Все одобрительно кивали, и мать, приопустив голову, запевала:
По диким степям Забайкалья,
Где золото моют в горах.
Бродяга, судьбу проклиная…
Все подхватывали, и песня, не умещавшаяся в доме, выливалась на улицу. И Митька, долго вслушиваясь в разговор отца и гостя, понимая, что дальше ему неинтересно, шёл к Мишке, и там у него в комнате болтали о чём-нибудь.
У Мишки бывать весело, он много знает и будет часами пересказывать какую-нибудь книжку. Слушать его интересней, чем самому читать. И Мишке нравилось, что Митька внимательный слушатель. И вечером, вернувшись домой, Митька радовался тому, что хорошо прошёл праздник. Но всё это было до войны.
Мать, понимая, что детям не хватает праздника, сказала:
– Давайте, детушки, хоть праздник отпразднуем.
Второго приглашения ни Митька, ни Людка ждать не стали.

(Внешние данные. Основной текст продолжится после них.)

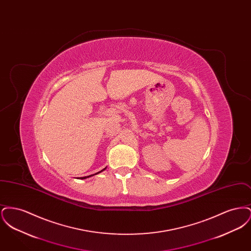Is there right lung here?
Returning <instances> with one entry per match:
<instances>
[{
    "label": "right lung",
    "instance_id": "1",
    "mask_svg": "<svg viewBox=\"0 0 251 251\" xmlns=\"http://www.w3.org/2000/svg\"><path fill=\"white\" fill-rule=\"evenodd\" d=\"M105 168H106V167H105ZM105 168H103V169H102V170H100V172H98V173H96V174H99V173H100V172H101V171H103V170H105ZM95 174V175H96ZM93 175H94V174H93ZM91 176H92V175H90V176H87V177H82V178H81V179H86V178H89V177H91Z\"/></svg>",
    "mask_w": 251,
    "mask_h": 251
}]
</instances>
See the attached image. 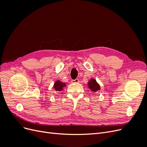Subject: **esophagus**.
<instances>
[{
  "mask_svg": "<svg viewBox=\"0 0 147 147\" xmlns=\"http://www.w3.org/2000/svg\"><path fill=\"white\" fill-rule=\"evenodd\" d=\"M72 83H79V80L78 79H75V80H72Z\"/></svg>",
  "mask_w": 147,
  "mask_h": 147,
  "instance_id": "34e87169",
  "label": "esophagus"
}]
</instances>
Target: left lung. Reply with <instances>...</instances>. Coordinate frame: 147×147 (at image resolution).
Returning a JSON list of instances; mask_svg holds the SVG:
<instances>
[{
  "mask_svg": "<svg viewBox=\"0 0 147 147\" xmlns=\"http://www.w3.org/2000/svg\"><path fill=\"white\" fill-rule=\"evenodd\" d=\"M88 86L92 92H97L100 89V85L94 78H91L90 81L88 82Z\"/></svg>",
  "mask_w": 147,
  "mask_h": 147,
  "instance_id": "1",
  "label": "left lung"
}]
</instances>
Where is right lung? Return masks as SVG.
Wrapping results in <instances>:
<instances>
[{
  "label": "right lung",
  "instance_id": "right-lung-1",
  "mask_svg": "<svg viewBox=\"0 0 147 147\" xmlns=\"http://www.w3.org/2000/svg\"><path fill=\"white\" fill-rule=\"evenodd\" d=\"M66 86V84L64 83L61 82L59 80H57L55 83L54 84V86H53V88L56 91H61L63 90L64 87Z\"/></svg>",
  "mask_w": 147,
  "mask_h": 147
}]
</instances>
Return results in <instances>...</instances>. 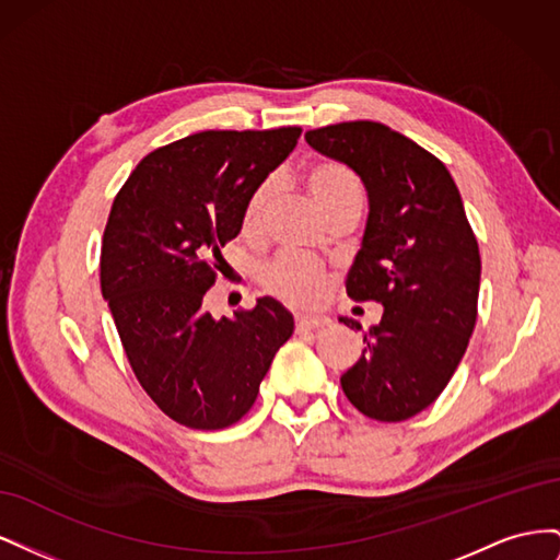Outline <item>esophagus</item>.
<instances>
[{
    "label": "esophagus",
    "instance_id": "34e87169",
    "mask_svg": "<svg viewBox=\"0 0 560 560\" xmlns=\"http://www.w3.org/2000/svg\"><path fill=\"white\" fill-rule=\"evenodd\" d=\"M327 325H329V317H322V315H296V319H294V327L299 334L317 331Z\"/></svg>",
    "mask_w": 560,
    "mask_h": 560
}]
</instances>
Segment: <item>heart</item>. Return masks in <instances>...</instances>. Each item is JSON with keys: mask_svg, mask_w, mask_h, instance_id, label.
<instances>
[{"mask_svg": "<svg viewBox=\"0 0 560 560\" xmlns=\"http://www.w3.org/2000/svg\"><path fill=\"white\" fill-rule=\"evenodd\" d=\"M306 179L308 191L319 208L322 214H331L348 206L362 208V184L350 167L336 159H315L306 165ZM278 194V179L266 177L259 186H254V191L245 200V208L241 214V231L247 238L259 235L264 229V219ZM261 284L264 290L278 296L280 301L290 303L296 308L315 306V303L325 296L327 290V270L315 261L301 259V257H278L268 261L261 268Z\"/></svg>", "mask_w": 560, "mask_h": 560, "instance_id": "obj_1", "label": "heart"}]
</instances>
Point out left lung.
<instances>
[{"label": "left lung", "instance_id": "left-lung-1", "mask_svg": "<svg viewBox=\"0 0 560 560\" xmlns=\"http://www.w3.org/2000/svg\"><path fill=\"white\" fill-rule=\"evenodd\" d=\"M306 142L350 165L369 194L346 292L381 303L383 317L364 334L341 387L369 418H413L444 393L477 325L481 257L460 191L428 149L376 121L308 130Z\"/></svg>", "mask_w": 560, "mask_h": 560}]
</instances>
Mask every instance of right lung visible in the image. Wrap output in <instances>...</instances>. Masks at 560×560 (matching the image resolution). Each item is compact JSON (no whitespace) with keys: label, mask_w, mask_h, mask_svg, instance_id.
I'll return each instance as SVG.
<instances>
[{"label":"right lung","mask_w":560,"mask_h":560,"mask_svg":"<svg viewBox=\"0 0 560 560\" xmlns=\"http://www.w3.org/2000/svg\"><path fill=\"white\" fill-rule=\"evenodd\" d=\"M301 128L206 130L147 154L116 194L100 287L135 378L191 430L238 422L294 317L276 299L214 319L206 294L245 200L290 156Z\"/></svg>","instance_id":"add662e5"}]
</instances>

Чай пили с лежалыми подушечками со сливовой начинкой, но сейчас за столом и это радовало. Только Людка, глядя на то, что Митька берёт конфеты одну за одной, покосилась на него и резко сказала:
– Не части. Можно подумать, ты один за столом.
Митька уже набрал воздуха, чтоб ответить, но мать тихонько постучала ладошкой по столу и сказала, поглядев то на Людку, то на Митьку:
– Тихо, детушки. Праздник же.
Её слова успокоили чуть было не разыгравшуюся бурю, так что молча допили чай и разошлись спать. Сон долго не шёл к Митьке, и он уже устал ворочаться с боку на бок, но подумал, что там Мишка поделывает, и заснул.
Мать, когда дети разошлись спать, долго смотрела в окно и думала о муже. И эти мысли не принесли покоя. Можно сбегать посмотреть, как он обустроился. Но побоялась, что он будет ругаться, увидев её. Ещё будет кричать:
– Что ты ходишь за мной, как за маленьким? Домой иди. За детьми смотри, а не за мужем.
И она, пересилив желание пойти к нему, осталась сидеть. Но мысли о нём не отпускали.
Утро седьмого ноября было обычным. Все думали, что фашисты обязательно полезут, чтобы испортить всем праздник. Конечно, октябрьского напора от них уж никто и не ожидал, но ещё не выдохлись настолько, чтобы не могли наступать.
Забрезжил рассвет, но тишину ни с той ни с другой стороны никто не нарушал, словно ждали, кто начнёт первым.
И вдруг с Косой Горы, со стороны Тулы, захлопало, загремело. Немцы, не ожидавшие такого, всполошились, забегали. Но поздно, их оборона трещала по швам. Сначала изогнулась, пытаясь удержать навалившихся на них русских, а после лопнула. Те, что успели отойти, отошли, те, что не успели, бежали. Но бежать под огнём не следовало. И пули, и снаряды, посланные вслед, оборвали стремительный бег, кроме тех, кто всё же успел добежать до другой спасительной линии обороны.
Никто не поспешил спасать раненых. Но мороз – вестник тётушки смерти – добил тех, кто ещё на что-то надеялся. И их слёзы вперемешку с кровью падали каплями на землю, забирая последнею надежду.
Русских встретили огнём, и они остановились. Долго артиллерия и с той и с другой стороны взрыхляла землю. Но это было как послесловие, которое закончилось, когда стемнело. Только разведчики, растворяясь в снегу, ползали в поисках зазевавшегося солдата. Да иногда только с обеих сторон звучали выстрелы. И то, казалось, только для того, чтобы народ не забывал, что идёт война.